For three years, the Trump administration has consistently rolled back restrictions on AI development. So when reports emerged Wednesday that the White House had asked OpenAI to slow the rollout of GPT 5.6, it caught the industry off guard. The ask: hold the new flagship model back from the general public and require government approval for each individual customer during a controlled preview period.
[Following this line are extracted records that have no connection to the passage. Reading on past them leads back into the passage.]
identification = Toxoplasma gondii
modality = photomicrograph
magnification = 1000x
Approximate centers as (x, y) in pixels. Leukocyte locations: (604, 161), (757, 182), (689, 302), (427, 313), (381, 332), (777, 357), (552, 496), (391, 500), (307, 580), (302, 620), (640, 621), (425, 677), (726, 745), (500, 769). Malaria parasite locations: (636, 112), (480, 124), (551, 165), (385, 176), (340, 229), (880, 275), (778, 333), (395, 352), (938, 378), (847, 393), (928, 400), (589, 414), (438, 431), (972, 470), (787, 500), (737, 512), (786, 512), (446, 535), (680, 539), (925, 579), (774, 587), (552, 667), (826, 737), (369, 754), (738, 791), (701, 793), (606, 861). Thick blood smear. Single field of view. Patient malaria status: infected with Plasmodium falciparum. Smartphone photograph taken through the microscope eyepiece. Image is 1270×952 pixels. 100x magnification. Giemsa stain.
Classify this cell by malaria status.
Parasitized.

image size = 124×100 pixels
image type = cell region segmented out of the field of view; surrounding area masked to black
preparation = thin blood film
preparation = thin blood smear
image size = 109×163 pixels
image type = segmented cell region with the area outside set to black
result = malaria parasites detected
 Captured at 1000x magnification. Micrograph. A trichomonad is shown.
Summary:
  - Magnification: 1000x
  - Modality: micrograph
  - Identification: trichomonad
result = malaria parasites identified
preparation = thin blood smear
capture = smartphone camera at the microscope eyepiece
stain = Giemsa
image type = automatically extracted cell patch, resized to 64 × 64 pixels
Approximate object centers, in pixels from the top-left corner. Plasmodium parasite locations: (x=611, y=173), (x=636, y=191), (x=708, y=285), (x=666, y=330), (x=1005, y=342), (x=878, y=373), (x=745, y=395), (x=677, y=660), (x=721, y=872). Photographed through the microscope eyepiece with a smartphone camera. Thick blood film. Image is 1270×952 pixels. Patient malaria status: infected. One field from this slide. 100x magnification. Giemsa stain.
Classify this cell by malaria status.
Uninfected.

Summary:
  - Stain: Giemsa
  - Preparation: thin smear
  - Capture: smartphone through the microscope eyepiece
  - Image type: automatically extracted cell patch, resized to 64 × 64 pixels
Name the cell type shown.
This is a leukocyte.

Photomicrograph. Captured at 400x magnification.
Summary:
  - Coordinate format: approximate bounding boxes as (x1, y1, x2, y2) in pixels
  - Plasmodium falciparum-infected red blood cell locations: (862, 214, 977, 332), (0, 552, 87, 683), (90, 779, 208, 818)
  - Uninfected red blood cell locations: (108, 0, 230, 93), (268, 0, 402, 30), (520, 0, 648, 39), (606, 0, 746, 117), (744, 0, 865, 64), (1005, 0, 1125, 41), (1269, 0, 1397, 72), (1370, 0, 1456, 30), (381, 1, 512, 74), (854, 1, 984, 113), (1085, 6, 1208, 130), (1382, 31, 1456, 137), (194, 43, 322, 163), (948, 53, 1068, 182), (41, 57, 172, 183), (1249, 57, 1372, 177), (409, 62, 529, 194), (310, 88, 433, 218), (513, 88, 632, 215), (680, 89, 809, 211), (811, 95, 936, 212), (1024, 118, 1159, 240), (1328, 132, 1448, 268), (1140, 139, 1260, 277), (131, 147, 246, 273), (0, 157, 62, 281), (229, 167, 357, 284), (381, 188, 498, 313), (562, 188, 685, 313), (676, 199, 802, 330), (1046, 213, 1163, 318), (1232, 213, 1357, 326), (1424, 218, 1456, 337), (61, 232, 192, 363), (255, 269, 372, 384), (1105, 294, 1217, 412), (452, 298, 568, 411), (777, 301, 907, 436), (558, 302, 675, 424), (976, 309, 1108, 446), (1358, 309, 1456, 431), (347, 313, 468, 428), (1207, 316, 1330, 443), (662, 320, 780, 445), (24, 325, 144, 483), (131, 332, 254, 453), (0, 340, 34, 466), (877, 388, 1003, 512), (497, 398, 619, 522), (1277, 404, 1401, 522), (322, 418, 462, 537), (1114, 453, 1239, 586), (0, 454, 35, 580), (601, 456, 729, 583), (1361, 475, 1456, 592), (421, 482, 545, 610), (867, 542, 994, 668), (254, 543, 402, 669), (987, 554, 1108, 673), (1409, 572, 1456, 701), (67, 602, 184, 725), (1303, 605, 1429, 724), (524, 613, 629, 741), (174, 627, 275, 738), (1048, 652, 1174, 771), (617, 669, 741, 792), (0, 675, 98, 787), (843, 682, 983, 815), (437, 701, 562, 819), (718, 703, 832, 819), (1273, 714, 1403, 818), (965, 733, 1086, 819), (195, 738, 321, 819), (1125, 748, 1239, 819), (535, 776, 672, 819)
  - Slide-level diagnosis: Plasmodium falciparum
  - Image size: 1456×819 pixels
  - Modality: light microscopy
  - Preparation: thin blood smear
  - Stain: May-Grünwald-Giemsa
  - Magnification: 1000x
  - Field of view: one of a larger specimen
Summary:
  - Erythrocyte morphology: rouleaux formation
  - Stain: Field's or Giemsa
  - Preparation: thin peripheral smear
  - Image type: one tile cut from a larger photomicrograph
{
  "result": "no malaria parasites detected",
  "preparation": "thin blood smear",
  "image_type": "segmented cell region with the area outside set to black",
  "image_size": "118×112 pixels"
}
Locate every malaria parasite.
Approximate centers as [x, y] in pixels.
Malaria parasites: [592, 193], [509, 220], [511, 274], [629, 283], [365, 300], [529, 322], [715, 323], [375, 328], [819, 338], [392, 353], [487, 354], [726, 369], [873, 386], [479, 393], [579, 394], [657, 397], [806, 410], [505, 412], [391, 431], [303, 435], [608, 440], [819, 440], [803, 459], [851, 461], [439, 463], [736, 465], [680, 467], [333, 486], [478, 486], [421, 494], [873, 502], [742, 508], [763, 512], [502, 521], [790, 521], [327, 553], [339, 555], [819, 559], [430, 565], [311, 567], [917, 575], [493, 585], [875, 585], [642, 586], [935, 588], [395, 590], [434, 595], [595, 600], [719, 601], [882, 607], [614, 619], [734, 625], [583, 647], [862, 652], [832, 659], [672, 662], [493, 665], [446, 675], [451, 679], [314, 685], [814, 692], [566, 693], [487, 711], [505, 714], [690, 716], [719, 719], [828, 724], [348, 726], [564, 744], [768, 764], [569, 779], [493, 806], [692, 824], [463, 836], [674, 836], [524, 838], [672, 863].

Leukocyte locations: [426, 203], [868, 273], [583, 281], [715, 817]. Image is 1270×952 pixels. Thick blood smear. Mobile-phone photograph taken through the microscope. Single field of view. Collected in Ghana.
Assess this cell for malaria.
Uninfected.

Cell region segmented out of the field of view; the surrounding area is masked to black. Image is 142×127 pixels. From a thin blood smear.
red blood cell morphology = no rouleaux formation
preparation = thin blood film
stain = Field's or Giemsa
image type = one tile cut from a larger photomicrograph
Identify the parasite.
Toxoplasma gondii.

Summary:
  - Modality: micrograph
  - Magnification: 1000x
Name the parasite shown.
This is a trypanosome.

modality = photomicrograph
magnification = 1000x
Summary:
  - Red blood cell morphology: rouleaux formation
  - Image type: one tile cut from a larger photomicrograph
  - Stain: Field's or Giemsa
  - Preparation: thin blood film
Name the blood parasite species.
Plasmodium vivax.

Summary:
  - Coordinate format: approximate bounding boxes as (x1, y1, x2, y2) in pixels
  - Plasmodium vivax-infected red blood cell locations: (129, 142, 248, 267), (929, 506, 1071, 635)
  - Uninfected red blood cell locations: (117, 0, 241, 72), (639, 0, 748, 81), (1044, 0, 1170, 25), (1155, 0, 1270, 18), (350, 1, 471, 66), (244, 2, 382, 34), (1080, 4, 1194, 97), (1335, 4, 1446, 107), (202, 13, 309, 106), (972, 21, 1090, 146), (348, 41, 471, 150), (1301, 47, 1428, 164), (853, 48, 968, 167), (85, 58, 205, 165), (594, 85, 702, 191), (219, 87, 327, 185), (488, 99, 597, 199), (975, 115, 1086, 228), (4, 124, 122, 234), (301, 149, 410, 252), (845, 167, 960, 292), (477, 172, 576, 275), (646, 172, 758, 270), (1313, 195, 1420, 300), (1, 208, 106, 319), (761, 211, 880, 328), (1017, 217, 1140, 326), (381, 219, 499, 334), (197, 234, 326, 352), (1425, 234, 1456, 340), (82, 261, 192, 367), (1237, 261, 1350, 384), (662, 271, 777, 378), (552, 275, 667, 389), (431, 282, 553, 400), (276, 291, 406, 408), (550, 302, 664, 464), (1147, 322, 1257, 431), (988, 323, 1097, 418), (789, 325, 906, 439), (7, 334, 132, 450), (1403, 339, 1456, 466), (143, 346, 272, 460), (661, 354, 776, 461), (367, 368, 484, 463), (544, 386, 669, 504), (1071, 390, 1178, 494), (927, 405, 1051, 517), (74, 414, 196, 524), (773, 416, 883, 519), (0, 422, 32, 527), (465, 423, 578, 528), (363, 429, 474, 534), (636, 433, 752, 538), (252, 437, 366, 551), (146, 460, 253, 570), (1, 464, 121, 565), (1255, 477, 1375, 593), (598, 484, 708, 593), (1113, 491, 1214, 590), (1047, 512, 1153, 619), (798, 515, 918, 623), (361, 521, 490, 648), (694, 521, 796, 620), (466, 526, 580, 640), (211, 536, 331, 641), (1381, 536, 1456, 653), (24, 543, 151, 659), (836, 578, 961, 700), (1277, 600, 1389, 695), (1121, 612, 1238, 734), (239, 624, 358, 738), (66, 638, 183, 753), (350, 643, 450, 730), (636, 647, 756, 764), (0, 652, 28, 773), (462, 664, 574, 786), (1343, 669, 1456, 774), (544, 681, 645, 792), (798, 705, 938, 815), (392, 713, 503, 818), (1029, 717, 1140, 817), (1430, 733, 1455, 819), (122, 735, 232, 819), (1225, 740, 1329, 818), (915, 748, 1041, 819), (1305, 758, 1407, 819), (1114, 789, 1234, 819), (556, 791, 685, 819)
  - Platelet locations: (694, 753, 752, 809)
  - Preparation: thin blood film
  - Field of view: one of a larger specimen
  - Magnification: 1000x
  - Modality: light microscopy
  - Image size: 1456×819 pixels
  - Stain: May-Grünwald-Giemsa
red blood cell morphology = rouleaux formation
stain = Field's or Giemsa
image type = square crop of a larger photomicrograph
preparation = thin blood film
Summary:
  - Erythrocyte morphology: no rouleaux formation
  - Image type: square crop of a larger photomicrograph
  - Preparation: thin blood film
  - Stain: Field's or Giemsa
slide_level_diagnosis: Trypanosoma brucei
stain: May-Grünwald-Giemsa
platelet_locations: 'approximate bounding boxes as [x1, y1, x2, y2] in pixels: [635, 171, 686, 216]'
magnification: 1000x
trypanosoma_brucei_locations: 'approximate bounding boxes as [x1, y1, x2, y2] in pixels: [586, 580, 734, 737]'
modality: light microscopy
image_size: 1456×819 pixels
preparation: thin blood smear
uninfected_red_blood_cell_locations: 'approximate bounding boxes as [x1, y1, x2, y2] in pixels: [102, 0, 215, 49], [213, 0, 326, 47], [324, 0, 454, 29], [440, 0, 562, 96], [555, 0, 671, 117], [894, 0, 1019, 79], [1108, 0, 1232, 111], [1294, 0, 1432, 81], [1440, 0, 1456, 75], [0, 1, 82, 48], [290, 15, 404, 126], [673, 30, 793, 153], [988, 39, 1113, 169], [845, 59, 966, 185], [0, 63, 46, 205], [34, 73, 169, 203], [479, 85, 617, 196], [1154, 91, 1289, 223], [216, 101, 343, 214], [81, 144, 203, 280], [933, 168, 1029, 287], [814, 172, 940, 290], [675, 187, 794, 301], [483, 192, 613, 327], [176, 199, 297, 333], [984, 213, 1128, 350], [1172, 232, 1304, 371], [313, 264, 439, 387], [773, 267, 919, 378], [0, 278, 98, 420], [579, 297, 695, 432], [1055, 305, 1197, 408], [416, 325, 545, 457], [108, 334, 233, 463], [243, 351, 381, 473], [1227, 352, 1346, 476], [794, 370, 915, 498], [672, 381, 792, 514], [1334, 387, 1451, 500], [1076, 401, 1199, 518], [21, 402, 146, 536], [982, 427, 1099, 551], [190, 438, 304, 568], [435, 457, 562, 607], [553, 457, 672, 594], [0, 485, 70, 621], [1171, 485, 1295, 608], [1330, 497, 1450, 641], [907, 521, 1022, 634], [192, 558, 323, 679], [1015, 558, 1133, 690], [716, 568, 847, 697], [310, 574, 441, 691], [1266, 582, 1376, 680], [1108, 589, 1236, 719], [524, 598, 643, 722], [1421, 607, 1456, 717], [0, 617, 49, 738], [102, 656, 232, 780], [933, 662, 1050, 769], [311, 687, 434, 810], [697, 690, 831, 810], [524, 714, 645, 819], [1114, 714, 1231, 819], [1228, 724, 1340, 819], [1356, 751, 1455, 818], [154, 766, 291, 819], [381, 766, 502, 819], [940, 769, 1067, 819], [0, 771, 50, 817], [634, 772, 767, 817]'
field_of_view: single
The request came from two White House offices — the Office of the National Cyber Director and the Office of Science and Technology Policy. Officials say GPT 5.6 is roughly comparable in capability to Anthropic's Claude Mythos, a model that had already raised alarms in Washington for its potential use in offensive cyber operations. A system capable of probing secure networks or finding software vulnerabilities isn't just a product question — it becomes a national security question.
Sam Altman agreed. He told OpenAI staff the company would cooperate and described a process of "approving access customer by customer" throughout the preview phase. A broader public release could follow within a couple of weeks if nothing goes wrong. Technically this is voluntary — no law compels it. But when the White House calls, voluntary is a relative term.
The context matters. OpenAI is preparing to go public. Visibly cooperating with federal agencies right now sends a message to investors: the company can be governed, can work with Washington, and won't blow up a regulatory relationship ahead of its IPO. Altman gets to look responsible without being forced to.
For the broader industry, this is the moment to watch. An administration that spent three years cutting AI red tape just inserted itself into the release schedule of a commercial model. If this preview-and-approve mechanism takes hold, the next iteration may come with formal requirements, set criteria, and no option to call it voluntary.